筆者が推理小説なる、甘美で知的な文学に戯れ始めたのは、まだ筆者が小学生だったころ(時代が時代だけに)当時児童のご多分にもれず、ポプラ社の明智小五郎シリーズなど江戸川乱歩を中心に、児童向けにアレンジを施した、学級文庫に並ぶ図書本からだった。
それでも筆者の場合は、思春期以降の文学嗜好を、意識してSFというジャンルに絞りこんだからであろうか、中学に入学する頃は、すっかりミステリー文学の購読ボリュームが、それまでと比較すると、激減してしまったのである。

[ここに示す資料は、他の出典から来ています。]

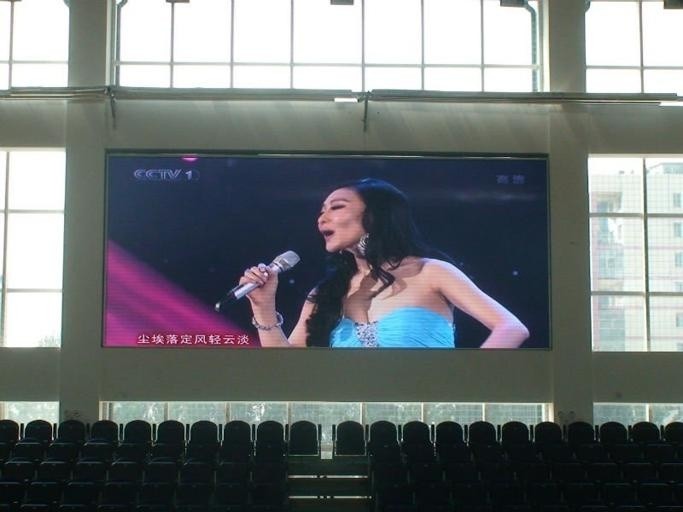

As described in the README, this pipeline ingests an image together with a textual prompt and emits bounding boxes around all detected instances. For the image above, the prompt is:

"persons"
[238,178,530,350]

ミステリージャンルに限って言及するならば、どちらかといえば筆者はその後は、レイモンド・チャンドラーやダシール・ハメット、大藪春彦といった、ハードボイルド文学へと傾倒していった流れがあるのだが、そこではおそらく、筆者の中にあった中学生特有の「自分を等身大以上に、背伸びしてみせたい思春期独自の感覚」が、ミステリー(特に本格推理ジャンル)が持ち合わせている、知戯性から発せられるクイズっぽさやゲーム性をして、幼稚であり、非現実的であり、それゆえ、およそ文学らしからぬなどという、まことにもってこちらの方が、よっぽど幼稚な価値観で凝り固まっていたために、より、リアルな描写や骨子によって構築されている(と思い込んだ)ハードボイルド文学へ傾く方が「かっこよかった」のだろう。

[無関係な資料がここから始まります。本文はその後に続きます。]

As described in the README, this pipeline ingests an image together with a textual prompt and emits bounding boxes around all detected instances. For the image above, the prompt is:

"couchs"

しかしそれでも、幼い頃に江戸川乱歩や横溝正史や、エラリー・クィーンやアガサ・クリスティといった秀星達がそこで教えてくれた「人間が生み出した、文字という記号を手がかりに、送り手と受け手が、最高に知的なゲームを文学というフィールドで繰り広げる」という、その甘く素敵な魅力の奥深さは、筆者の胸の奥では、消し去りはできなかったのだ。
だからだろうか。
筆者が思春期の頃に、少しばかり手を伸ばしたミステリー小説はどれも、小峰元『アルキメデスは手を汚さない(1973年)』栗本薫『ぼくらの時代(1978年)』井沢元彦『猿丸幻視行(1980年)』高橋克彦『写楽殺人事件(1983年)』などなど、その殆どは、江戸川乱歩賞の受賞作品であった。

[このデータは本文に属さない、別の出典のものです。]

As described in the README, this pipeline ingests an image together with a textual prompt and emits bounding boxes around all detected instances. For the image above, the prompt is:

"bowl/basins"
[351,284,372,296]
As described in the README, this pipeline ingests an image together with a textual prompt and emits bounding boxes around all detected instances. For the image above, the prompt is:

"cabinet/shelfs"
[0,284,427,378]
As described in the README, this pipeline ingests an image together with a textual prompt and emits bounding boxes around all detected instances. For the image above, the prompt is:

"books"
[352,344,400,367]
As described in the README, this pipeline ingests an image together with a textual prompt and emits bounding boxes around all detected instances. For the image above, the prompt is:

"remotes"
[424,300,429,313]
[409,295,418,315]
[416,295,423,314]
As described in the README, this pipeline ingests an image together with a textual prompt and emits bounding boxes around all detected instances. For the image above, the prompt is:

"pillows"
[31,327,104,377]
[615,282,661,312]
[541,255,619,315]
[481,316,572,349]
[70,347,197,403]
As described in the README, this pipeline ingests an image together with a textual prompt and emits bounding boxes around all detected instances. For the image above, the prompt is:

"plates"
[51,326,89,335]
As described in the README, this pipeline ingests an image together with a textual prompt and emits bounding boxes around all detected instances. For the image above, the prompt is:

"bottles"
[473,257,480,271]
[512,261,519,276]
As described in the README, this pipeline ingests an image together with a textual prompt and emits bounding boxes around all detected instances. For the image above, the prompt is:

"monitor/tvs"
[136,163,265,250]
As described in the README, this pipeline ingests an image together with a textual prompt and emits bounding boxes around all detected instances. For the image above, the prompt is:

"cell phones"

1954年に、希代の作家・江戸川乱歩氏の基金によって、日本推理作家協会が創設した江戸川乱歩賞は、その名の通り江戸川乱歩の後継者たる、本格推理小説に贈られるケースが歴代もっとも多く、それは、松本清張以降の、社会派リアリズムミステリー主流の流れの中にあって、トリック、フーダニット、アリバイ崩し、そして名探偵の名推理といった、本格推理ならではのガジェットと特色が存分に活かされた作品を発掘し、評価し続けることで、その本格推理の系譜が、ミステリー文学の中で途絶えてしまうことがないように、日本ミステリー小説界の要石のように、機能していたのである。
人の時間は有限であり、また人生という時間の中において、その広げる手に抱き込める世界も有限である。
筆者は、その10代においては、ただでさえ映画や演劇、バンドなど、やれあちらだこちらだで、東奔西走していたせいもあってか(それは勿論言い訳だが)こと推理文学に関しては、そこには後年の筆者をして、激しく後悔させるほどに、筆者好きする、文化・文学論の流れや経緯、そして成熟期へ向かった果ての落胆など、およそ、映画や音楽、SF小説やアニメなどと同じかそれ以上の、魅力溢れる文化史が、そこにあったのであるのだが、当時の筆者は、そこを学び追いかけて、歴史の目撃者にならんとするだけの、時間もエネルギーも、ひねり出すことができないのが現状であった。